After looking at alternatives, the UN proposed terminating the Mandate and partitioning Palestine into two independent States, one Palestinian Arab and the other Jewish, with Jerusalem internationalized (Resolution 181 (II) of 1947). One of the two envisaged States proclaimed its independence as Israel and in the 1948 war involving neighboring Arab States expanded to 77 percent of the territory of mandate Palestine, including the larger part of Jerusalem. Over half of the Palestinian Arab population fled or were expelled. Jordan and Egypt controlled the rest of the territory assigned by resolution 181 to the Arab State. In the 1967 war, Israel occupied these territories (Gaza Strip and the West Bank) including East Jerusalem, which was subsequently annexed by Israel.

The war brought about a second exodus of Palestinians, estimated at half a million. Security Council Resolution 242 (1967) formulated the principles of a just and lasting peace, including an Israeli withdrawal from territories occupied in the conflict, a just settlement of the refugee problem, and the termination of all claims or states of belligerency. The 1973 hostilities were followed by Security Council Resolution 338, which called for peace negotiations between the parties concerned.

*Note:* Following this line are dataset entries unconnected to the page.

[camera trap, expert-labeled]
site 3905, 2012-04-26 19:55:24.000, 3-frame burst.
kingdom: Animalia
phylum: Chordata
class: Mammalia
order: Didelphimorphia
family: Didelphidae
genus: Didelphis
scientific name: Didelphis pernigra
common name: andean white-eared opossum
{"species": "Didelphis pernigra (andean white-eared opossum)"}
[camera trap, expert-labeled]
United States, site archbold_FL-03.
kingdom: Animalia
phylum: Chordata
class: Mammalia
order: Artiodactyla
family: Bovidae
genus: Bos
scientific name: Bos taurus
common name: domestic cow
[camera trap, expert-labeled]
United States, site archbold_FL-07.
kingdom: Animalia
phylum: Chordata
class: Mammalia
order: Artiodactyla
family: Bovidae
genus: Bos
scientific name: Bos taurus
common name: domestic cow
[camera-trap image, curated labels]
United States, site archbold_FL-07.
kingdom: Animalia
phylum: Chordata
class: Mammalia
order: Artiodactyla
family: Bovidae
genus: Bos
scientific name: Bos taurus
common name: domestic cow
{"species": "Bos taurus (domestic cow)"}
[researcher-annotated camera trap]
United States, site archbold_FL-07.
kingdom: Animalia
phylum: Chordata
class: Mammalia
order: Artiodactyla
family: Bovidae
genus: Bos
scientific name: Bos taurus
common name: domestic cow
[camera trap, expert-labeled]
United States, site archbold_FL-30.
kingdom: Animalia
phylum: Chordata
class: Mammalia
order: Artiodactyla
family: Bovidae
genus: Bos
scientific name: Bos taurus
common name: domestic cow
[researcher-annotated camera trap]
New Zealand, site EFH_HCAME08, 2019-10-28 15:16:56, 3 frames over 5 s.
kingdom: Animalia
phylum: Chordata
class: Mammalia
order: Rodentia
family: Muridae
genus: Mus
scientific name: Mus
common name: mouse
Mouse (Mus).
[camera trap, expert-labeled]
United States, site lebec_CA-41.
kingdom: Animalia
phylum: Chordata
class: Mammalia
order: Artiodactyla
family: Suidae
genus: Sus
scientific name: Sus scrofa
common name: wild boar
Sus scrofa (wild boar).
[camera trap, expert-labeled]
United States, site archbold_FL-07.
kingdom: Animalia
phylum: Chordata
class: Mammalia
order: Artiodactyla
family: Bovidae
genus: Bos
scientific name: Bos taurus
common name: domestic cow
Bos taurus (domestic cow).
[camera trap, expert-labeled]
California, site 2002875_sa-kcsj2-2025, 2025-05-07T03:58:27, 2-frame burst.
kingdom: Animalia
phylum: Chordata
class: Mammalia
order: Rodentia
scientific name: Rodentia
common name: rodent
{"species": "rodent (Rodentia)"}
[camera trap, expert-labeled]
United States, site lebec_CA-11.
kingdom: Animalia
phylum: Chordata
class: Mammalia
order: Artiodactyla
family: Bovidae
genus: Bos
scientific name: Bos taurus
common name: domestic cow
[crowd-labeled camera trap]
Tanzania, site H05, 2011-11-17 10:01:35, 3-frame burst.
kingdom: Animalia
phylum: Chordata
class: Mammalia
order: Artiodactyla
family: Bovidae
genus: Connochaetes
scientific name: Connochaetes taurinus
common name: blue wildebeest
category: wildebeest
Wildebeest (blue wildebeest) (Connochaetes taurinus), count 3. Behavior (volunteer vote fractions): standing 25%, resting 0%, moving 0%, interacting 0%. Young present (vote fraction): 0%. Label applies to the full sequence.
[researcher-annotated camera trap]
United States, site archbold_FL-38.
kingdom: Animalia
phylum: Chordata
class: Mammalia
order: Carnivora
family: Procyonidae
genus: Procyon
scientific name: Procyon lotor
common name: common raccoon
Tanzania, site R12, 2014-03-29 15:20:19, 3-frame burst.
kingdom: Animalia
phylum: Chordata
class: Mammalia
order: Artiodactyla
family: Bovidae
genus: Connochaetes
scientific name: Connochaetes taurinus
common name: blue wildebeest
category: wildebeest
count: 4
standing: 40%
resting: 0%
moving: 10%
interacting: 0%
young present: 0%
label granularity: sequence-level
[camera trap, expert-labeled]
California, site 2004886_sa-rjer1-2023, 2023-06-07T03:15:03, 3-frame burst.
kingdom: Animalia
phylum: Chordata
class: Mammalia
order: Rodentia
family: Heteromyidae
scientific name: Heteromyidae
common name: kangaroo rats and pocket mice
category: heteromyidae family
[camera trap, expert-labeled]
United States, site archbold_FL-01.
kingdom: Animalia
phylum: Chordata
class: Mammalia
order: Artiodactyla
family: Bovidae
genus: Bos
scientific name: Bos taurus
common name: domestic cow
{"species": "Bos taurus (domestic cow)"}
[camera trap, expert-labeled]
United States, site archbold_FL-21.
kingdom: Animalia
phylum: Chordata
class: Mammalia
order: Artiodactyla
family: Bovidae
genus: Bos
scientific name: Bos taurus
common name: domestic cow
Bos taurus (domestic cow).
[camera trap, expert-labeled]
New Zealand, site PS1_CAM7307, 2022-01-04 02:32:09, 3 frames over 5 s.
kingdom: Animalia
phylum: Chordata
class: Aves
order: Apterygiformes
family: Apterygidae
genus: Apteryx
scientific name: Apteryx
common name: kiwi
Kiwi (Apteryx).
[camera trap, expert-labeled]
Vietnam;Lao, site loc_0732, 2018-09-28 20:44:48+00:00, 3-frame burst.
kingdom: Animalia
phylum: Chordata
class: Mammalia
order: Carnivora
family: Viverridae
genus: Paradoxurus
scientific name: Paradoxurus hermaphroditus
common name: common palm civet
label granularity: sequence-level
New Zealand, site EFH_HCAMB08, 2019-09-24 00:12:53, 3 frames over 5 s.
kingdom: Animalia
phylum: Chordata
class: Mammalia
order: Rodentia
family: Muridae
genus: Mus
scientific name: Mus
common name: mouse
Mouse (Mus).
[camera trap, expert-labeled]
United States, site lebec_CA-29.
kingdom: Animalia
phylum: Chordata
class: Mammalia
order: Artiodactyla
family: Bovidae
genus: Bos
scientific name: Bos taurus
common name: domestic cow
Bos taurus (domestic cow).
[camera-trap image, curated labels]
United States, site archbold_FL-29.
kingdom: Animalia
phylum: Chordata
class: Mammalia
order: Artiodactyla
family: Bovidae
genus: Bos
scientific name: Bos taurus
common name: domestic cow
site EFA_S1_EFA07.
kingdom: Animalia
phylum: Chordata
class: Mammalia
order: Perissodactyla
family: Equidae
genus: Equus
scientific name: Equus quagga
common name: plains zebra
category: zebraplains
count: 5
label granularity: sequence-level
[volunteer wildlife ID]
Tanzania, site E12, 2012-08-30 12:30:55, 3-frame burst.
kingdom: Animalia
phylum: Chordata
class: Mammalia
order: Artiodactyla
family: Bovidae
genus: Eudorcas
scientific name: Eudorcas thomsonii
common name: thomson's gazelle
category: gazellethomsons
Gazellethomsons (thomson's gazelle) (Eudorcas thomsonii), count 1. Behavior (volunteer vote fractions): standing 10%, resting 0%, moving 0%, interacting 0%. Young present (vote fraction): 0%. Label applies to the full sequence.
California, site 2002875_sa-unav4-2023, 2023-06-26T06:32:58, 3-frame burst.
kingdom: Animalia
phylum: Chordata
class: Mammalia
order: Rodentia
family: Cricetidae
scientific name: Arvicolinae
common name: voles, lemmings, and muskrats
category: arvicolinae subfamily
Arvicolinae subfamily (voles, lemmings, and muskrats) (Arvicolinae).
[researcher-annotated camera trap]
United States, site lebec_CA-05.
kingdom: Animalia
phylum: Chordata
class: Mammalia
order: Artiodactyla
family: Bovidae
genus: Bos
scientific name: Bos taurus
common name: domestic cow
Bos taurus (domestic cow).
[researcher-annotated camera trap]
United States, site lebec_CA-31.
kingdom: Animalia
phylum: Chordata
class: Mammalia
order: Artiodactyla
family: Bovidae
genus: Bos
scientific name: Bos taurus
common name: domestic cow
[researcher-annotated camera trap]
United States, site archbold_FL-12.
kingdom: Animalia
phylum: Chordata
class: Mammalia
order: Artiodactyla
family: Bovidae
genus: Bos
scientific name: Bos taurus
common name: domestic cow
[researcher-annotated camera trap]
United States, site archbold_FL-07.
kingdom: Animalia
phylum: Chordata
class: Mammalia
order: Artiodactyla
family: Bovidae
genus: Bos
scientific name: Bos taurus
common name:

In 1974 the General Assembly reaffirmed the inalienable rights of the Palestinian people to self-determination, national independence, sovereignty, and to return. The following year, the General Assembly established the Committee on the Exercise of the Inalienable Rights of the Palestinian People and conferred on the PLO the status of observer in the Assembly and in UN conferences.

In the decades that followed its creation, Israel fought several wars and ended up occupying the West Bank and Gaza – contrary to a 1947 UN designation.

Neither the Palestinians nor the neighboring Arab countries accepted the founding of modern Israel. Fighting between Jewish armed groups, some of which the British regarded as terrorist organizations, and Palestinians escalated until the armies of Egypt, Iraq, Transjordan and Syria invaded after Israel declared independence in May 1948.

With Israel’s new army gaining ground, an armistice agreement in 1949 saw new de facto borders that gave the fledgling Jewish state considerably more territory than it was awarded under the UN partition plan.

About 700,000 Palestinians were expelled or fled – about 85% of the Arab population of the territory captured by Israel – and were never allowed to return.

Palestinians called the exodus and eradication of much of their society inside Israel the Nakba, or “catastrophe”, and it remains the traumatic event at the heart of their modern history.

Arabs who remained in Israel as citizens were subject to official discrimination. They were placed under military rule for nearly two decades, which deprived them of many basic civil rights. Much of their land was expropriated and Arab Israeli communities were deliberately kept poor and underfunded.